L’origine des peuples mongoloïdes du Népal, un défi pour l’historien !!

Les questions concernant les origines des peuples mongoloïdes du Népal (Gurung, Tamang, Sherpa, Thakali, Loba, Manangi, Rai, Limbu, Magar, etc.) demeurent nombreuses : Quand, pourquoi et d’où précisément sont-ils arrivés?

Les textes et traces écrites concernant leurs parcours migratoires sont rares et mal conservés, et pour cause …

  • L’écriture tibétaine fut créée au VIIème siècle par le roi tibétain Songtsen Gampo, en vue de conserver les textes du tout nouveau et révolutionnaire Bouddhisme, alors venu d’Inde. Hors, cette nouvelle écriture ne fut pas profondément diffusée dans les différentes strates de la société tibétaine de l’époque mais demeura l’apanage de la communauté religieuse bouddhiste qui fut pourchassée et presque annihilée lors des deux mouvements de persécution du Bouddhisme (début VIIIème et fin IXème siècle) par la puissante et redoutée oligarchie Bön, religion ancestrale du Haut plateau tibétain. La majorité des écrits antérieurs au IXème siècle, tout comme les œuvres d’art et lieux de culte bouddhistes, furent par conséquent détruits ou perdus.
  • Une autre raison de ce manque de support écrit réside dans le matériau utilisé jadis: Ecorce de bouleau des contreforts de l’Himalaya et feuille de palme venue d’Inde, qui même s’ils s’avèrent très résistants n’en demeurent pas moins sensibles aux températures extrêmes du Transhimalaya.

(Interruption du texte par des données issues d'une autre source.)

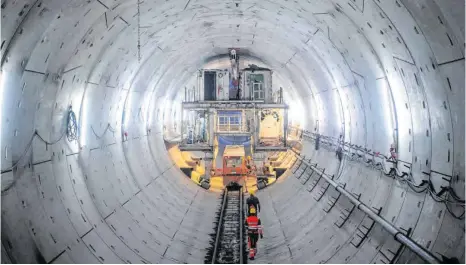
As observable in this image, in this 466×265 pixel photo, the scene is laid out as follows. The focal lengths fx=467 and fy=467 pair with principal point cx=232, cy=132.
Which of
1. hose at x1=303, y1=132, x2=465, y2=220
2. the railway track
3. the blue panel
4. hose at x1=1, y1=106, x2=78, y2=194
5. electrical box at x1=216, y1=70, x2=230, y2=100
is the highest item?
electrical box at x1=216, y1=70, x2=230, y2=100

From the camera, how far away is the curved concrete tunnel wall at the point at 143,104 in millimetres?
5582

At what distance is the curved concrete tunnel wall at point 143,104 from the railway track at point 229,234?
1.45ft

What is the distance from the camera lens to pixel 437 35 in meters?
5.27

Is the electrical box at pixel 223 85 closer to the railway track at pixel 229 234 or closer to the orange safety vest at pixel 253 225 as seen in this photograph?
the railway track at pixel 229 234

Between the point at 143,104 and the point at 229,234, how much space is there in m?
5.26

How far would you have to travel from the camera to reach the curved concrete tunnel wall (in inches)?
220

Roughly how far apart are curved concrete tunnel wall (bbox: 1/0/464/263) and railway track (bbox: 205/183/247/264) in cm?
44

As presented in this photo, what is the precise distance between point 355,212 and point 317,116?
305 inches

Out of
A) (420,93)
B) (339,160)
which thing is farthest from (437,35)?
(339,160)

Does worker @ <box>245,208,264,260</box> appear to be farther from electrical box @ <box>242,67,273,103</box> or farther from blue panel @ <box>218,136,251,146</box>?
electrical box @ <box>242,67,273,103</box>

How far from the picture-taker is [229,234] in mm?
13219

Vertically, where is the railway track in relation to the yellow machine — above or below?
below

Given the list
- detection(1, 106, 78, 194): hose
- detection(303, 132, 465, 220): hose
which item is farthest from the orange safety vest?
detection(1, 106, 78, 194): hose

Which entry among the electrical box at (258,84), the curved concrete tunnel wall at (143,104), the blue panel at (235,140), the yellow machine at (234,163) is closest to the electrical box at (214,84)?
the electrical box at (258,84)
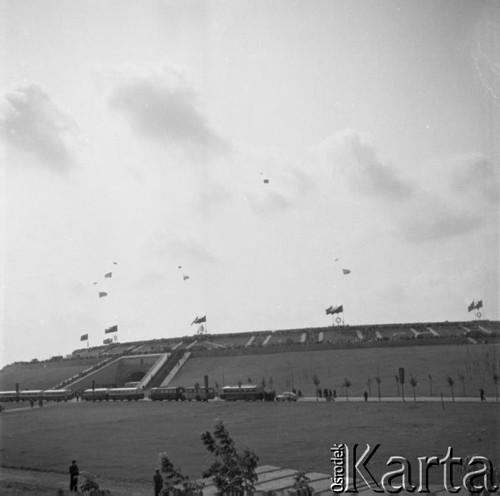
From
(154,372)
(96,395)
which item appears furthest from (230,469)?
(154,372)

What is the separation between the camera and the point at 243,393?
160 ft

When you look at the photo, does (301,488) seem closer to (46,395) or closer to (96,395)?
(96,395)

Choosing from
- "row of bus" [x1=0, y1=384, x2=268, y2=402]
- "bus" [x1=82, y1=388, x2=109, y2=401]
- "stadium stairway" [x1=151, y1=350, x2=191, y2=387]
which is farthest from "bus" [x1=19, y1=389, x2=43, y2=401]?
"stadium stairway" [x1=151, y1=350, x2=191, y2=387]

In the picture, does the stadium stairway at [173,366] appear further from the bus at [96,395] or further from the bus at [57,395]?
the bus at [57,395]

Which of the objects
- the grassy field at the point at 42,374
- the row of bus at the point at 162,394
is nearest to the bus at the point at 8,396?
the row of bus at the point at 162,394

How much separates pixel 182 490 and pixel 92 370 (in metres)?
65.7

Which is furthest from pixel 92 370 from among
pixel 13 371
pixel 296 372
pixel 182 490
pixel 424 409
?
pixel 182 490

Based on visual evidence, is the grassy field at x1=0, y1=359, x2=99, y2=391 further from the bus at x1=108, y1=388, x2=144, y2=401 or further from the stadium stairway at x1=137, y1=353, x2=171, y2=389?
the bus at x1=108, y1=388, x2=144, y2=401

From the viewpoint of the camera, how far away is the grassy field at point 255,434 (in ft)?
71.0

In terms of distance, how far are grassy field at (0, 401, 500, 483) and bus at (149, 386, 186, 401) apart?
9.98 m

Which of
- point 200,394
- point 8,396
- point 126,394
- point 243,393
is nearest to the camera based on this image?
point 243,393

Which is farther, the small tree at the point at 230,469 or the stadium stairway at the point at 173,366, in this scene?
the stadium stairway at the point at 173,366

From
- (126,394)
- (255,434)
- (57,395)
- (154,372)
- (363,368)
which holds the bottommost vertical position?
(57,395)

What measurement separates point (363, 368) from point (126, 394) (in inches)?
856
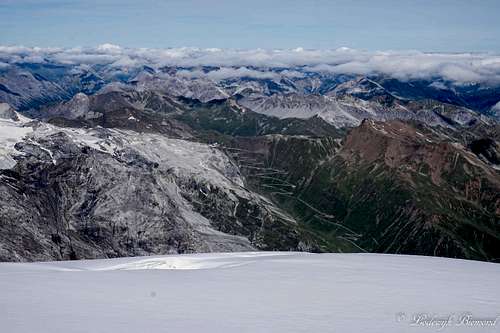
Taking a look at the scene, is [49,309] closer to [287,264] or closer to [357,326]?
[357,326]

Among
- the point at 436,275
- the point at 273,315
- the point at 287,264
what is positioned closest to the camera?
the point at 273,315

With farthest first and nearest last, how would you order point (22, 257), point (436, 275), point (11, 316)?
point (22, 257) → point (436, 275) → point (11, 316)

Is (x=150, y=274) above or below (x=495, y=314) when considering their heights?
below

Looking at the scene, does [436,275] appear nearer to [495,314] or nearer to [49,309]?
[495,314]

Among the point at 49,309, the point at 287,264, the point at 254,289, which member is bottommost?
the point at 287,264

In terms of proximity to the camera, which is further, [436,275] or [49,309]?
[436,275]

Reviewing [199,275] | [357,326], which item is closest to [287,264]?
[199,275]
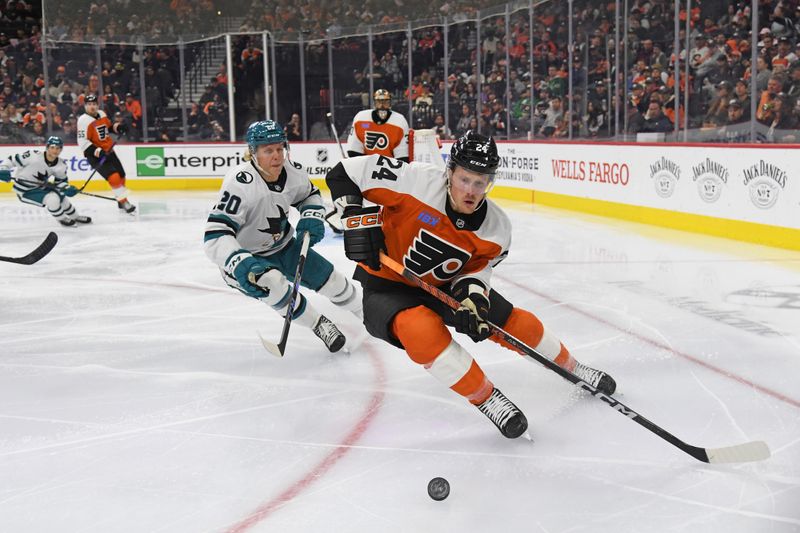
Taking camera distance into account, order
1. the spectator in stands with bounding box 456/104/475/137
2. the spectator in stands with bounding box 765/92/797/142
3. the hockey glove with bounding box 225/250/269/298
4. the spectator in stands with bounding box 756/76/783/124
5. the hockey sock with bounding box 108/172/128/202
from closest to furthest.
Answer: the hockey glove with bounding box 225/250/269/298 → the spectator in stands with bounding box 765/92/797/142 → the spectator in stands with bounding box 756/76/783/124 → the hockey sock with bounding box 108/172/128/202 → the spectator in stands with bounding box 456/104/475/137

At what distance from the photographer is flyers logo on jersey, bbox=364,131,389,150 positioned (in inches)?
268

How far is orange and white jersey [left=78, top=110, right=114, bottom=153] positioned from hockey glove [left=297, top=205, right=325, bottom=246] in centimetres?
672

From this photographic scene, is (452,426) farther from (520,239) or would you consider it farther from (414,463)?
(520,239)

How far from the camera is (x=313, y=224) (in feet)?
11.4

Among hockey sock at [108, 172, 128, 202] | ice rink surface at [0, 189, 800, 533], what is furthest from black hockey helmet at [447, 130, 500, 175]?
hockey sock at [108, 172, 128, 202]

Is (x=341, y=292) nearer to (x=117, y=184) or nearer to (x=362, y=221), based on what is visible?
(x=362, y=221)

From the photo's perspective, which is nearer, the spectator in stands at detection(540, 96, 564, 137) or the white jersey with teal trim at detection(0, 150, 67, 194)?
the white jersey with teal trim at detection(0, 150, 67, 194)

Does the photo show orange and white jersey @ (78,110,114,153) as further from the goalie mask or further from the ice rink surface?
the ice rink surface

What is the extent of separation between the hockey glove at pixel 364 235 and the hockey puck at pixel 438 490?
0.80 metres

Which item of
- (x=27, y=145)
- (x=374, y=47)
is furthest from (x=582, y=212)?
(x=27, y=145)

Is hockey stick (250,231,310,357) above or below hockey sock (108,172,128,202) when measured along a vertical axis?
below

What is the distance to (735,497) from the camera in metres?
2.01

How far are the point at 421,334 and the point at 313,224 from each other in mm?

  • A ces raisons vinrent s’ajouter les pillages et destructions dont furent victimes les Gompas au cours des siècles. En effet les Gompas, à partir du moment où ils ont commencé à posséder des terres et à en retirer des bénéfices, sont devenus (en plus d’être des centres artistiques regroupant écrits et autres chroniques) les « coffres-forts » des communautés et villages, abritant statues et autres objets du culte, souvent faits de métaux précieux enchâssés de pierres rares.
  • Hors, leur emplacement à la lisière des villages et loin des citadelles militairement gardées de leurs patrons (l’isolement des affres du monde étant nécessaire à la pratique méditative et religieuse) en fit les cibles préférées des envahisseurs et pillards de toutes sortes.

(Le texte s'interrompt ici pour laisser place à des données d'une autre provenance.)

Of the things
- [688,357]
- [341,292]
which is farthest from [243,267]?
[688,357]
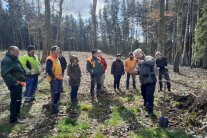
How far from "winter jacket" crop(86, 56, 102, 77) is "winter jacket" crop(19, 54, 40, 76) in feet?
7.63

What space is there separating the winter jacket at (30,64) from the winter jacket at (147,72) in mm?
4174

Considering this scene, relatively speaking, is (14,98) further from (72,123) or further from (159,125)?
(159,125)

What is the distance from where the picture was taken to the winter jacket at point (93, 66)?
48.5 feet

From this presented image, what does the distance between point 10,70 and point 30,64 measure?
2704 mm

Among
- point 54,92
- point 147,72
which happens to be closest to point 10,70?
point 54,92

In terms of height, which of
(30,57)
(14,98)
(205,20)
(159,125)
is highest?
(205,20)

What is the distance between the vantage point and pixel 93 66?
14852 millimetres

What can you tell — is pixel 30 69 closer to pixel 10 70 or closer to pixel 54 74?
pixel 54 74

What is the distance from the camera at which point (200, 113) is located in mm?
11891

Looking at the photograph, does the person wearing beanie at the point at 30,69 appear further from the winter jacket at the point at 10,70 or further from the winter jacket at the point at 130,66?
the winter jacket at the point at 130,66

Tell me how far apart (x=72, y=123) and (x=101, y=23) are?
90.9m

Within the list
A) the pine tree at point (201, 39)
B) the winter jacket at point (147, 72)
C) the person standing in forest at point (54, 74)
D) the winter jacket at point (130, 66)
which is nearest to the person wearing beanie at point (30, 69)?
the person standing in forest at point (54, 74)

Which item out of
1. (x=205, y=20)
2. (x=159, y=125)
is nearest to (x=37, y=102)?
(x=159, y=125)

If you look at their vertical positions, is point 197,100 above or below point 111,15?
below
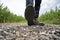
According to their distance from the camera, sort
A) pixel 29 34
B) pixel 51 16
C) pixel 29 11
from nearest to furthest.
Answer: pixel 29 34, pixel 29 11, pixel 51 16

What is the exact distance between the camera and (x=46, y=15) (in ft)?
39.4

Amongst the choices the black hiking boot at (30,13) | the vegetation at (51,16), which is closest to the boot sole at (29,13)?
the black hiking boot at (30,13)

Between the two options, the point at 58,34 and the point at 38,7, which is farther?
the point at 38,7

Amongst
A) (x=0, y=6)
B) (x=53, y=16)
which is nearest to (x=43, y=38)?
(x=0, y=6)

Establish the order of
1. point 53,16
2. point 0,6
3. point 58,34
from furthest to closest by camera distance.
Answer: point 53,16 → point 0,6 → point 58,34

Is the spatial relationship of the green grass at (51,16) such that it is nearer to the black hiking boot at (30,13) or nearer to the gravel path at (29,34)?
the black hiking boot at (30,13)

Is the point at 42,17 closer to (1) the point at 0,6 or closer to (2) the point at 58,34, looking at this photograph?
(1) the point at 0,6

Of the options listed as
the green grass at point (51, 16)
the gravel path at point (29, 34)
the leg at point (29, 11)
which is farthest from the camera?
the green grass at point (51, 16)

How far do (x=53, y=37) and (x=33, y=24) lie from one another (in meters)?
1.35

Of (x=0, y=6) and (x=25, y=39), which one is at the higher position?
(x=0, y=6)

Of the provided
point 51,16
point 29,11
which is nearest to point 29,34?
point 29,11

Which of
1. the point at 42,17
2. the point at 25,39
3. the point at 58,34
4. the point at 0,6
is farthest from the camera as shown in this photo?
the point at 42,17

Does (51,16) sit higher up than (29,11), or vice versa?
(29,11)

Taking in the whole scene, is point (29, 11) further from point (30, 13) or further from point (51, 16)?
point (51, 16)
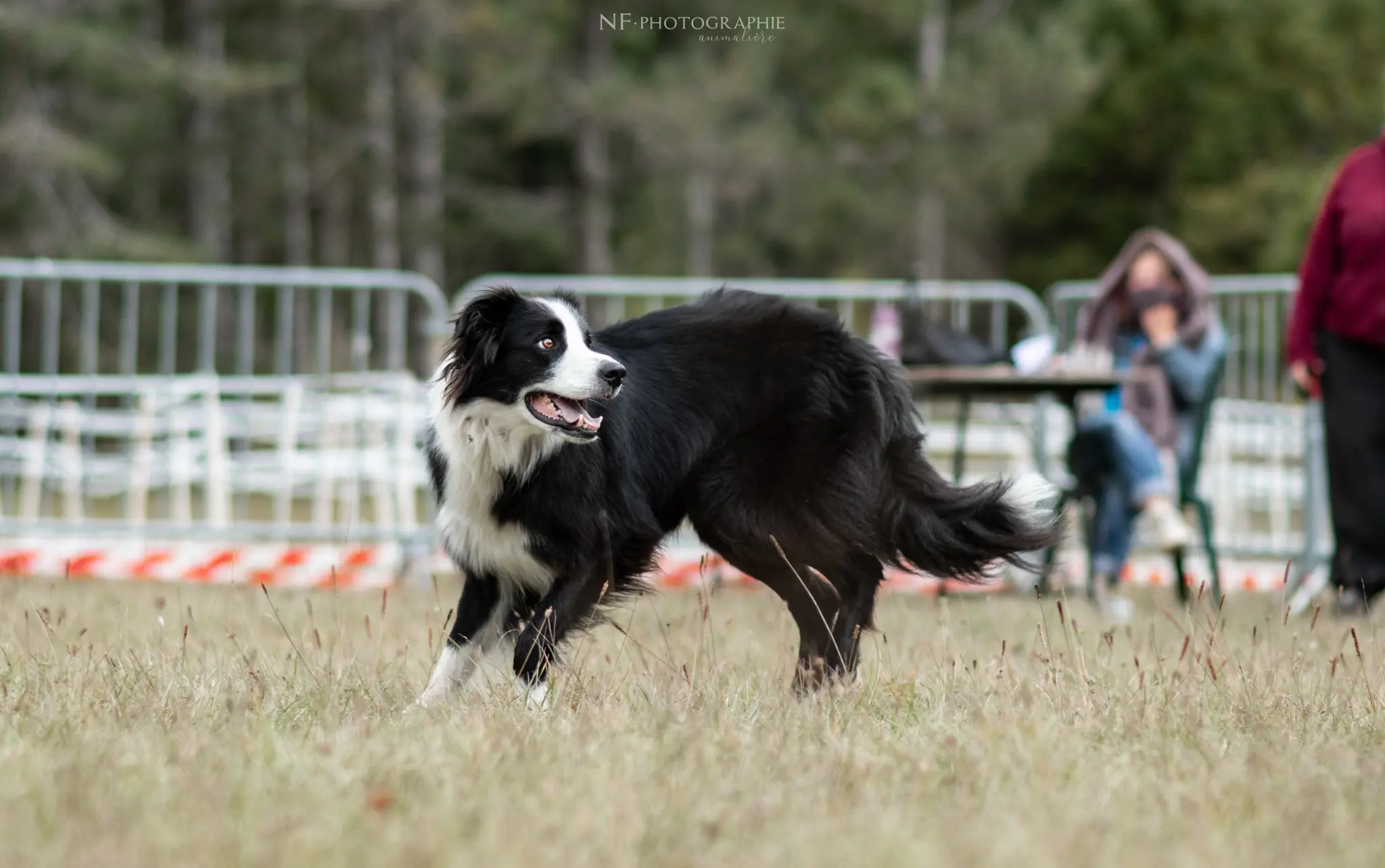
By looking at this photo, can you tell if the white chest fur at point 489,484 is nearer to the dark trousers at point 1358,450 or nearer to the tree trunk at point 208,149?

    Vers le XIIème siècle, les richesses et œuvres d’art des Gompas furent transférées dans de nouveaux monastères construits au-dessus des villages, en sécurité près des palais et citadelles.
  • La tradition orale, véritable lien avec les ancêtres et les traditions, et enracinée dans les coutumes des communautés himalayennes et transhimalayennes, n’a pas encouragé le développement de l’écriture...

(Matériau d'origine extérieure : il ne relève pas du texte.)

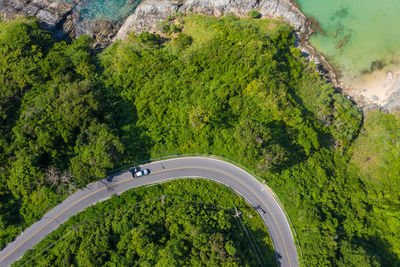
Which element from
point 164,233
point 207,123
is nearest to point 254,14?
point 207,123

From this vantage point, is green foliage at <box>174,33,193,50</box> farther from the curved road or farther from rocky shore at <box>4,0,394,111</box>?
the curved road

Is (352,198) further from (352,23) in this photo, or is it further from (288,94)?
(352,23)

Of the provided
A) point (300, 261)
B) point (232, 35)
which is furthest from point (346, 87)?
point (300, 261)

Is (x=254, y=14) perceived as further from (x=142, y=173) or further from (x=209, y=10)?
(x=142, y=173)

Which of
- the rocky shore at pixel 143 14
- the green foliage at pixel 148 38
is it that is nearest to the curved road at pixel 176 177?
the green foliage at pixel 148 38

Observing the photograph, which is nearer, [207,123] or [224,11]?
[207,123]
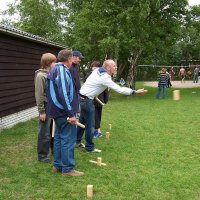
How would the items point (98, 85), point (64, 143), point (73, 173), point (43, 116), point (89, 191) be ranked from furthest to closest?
point (98, 85) < point (43, 116) < point (73, 173) < point (64, 143) < point (89, 191)

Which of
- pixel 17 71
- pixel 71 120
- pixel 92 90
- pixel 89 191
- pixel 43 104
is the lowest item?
pixel 89 191

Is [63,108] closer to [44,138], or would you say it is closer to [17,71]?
[44,138]

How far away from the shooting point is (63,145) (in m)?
6.05

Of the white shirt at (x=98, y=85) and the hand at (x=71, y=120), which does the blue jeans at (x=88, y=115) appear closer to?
the white shirt at (x=98, y=85)

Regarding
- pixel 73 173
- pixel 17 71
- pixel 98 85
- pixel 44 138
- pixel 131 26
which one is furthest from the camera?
pixel 131 26

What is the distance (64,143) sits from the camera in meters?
6.04

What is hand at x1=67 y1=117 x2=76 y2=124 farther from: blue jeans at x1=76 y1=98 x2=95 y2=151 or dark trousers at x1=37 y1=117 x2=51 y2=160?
blue jeans at x1=76 y1=98 x2=95 y2=151

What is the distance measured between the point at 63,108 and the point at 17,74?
615 cm

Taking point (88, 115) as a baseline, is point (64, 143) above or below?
below

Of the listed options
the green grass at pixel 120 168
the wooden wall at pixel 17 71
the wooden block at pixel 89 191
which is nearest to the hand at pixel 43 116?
the green grass at pixel 120 168

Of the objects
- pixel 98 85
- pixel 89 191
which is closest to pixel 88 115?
pixel 98 85

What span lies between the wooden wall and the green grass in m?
0.85

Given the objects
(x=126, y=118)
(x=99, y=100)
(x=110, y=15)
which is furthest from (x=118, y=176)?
(x=110, y=15)

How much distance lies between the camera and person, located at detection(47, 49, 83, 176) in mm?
5770
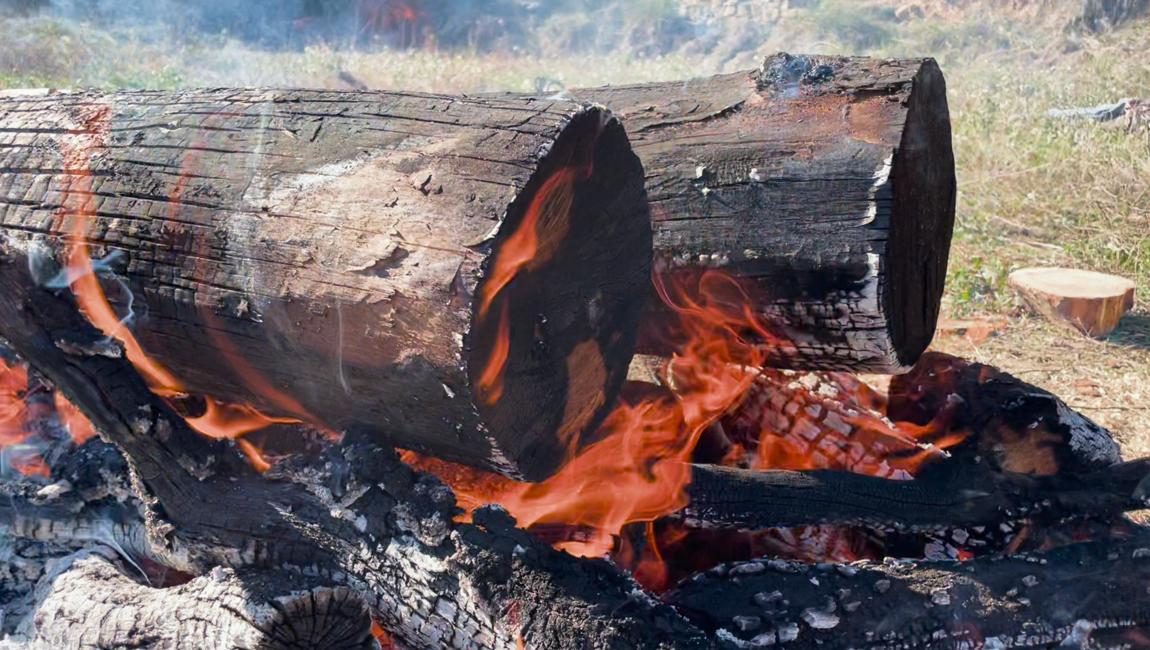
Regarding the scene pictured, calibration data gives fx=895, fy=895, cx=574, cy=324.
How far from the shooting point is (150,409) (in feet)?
7.00

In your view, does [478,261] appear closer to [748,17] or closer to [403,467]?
[403,467]

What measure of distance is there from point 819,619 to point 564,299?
86 cm

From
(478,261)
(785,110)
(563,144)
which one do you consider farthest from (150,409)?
(785,110)

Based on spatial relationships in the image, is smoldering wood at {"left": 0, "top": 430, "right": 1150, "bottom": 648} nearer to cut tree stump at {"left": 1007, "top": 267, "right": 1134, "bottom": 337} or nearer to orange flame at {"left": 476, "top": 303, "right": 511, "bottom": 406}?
orange flame at {"left": 476, "top": 303, "right": 511, "bottom": 406}

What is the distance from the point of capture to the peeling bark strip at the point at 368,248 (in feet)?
5.63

  • En effet, les rudes hivers himalayens ont laissé un espace de choix aux populations de montagne, physiquement isolées et inactives aux champs durant de longs mois.
  • C’est l’occasion de rendre visite aux parents et proches, d’entreprendre de longs pèlerinages vers les lointains lieux de cultes, mais aussi de se réunir pour célébrer les festivals religieux, accumuler des mérites par la réalisation de pierres sculptées recouvertes de prières de compassion, et bien sur de transmettre. Transmission des contes, légendes et croyances locales, mais aussi des origines familiales et des exploits des grands saints …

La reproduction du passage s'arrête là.